### TASK DESCRIPTION
From the material below, return exactly the lines starting at the one that holds "canucksdogs" and ending at the one that holds "バリ雑貨 インテリア ココバリ|cocobari|03". Pictures stay out of the answer.

### TASK DATA
################

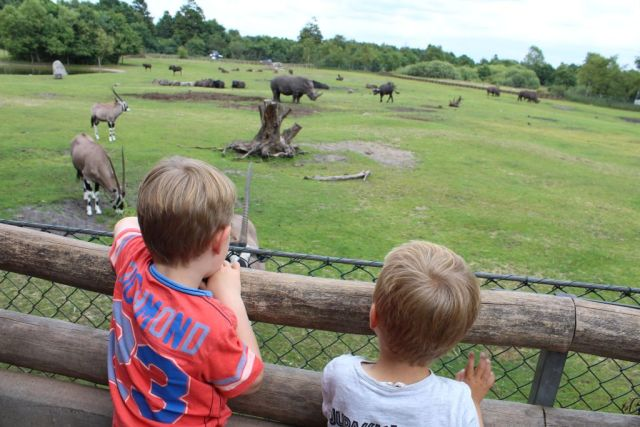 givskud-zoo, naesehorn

################

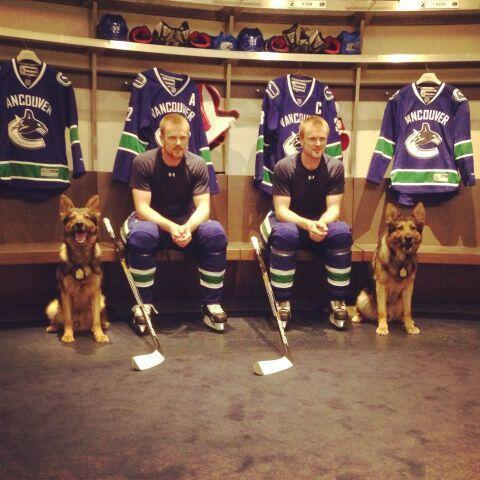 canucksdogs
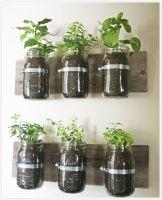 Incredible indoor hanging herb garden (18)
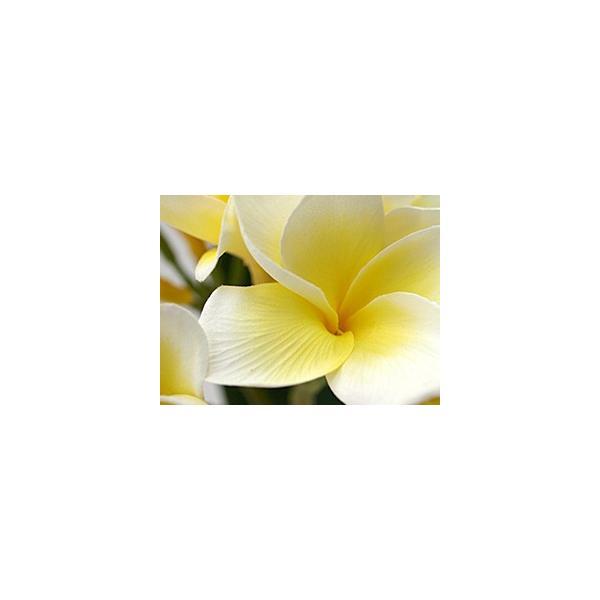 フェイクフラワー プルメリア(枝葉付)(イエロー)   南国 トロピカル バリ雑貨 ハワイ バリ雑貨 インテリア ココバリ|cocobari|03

################

### RESPONSE AREA
 canucksdogs
 Incredible indoor hanging herb garden (18)
 フェイクフラワー プルメリア(枝葉付)(イエロー)   南国 トロピカル バリ雑貨 ハワイ バリ雑貨 インテリア ココバリ|cocobari|03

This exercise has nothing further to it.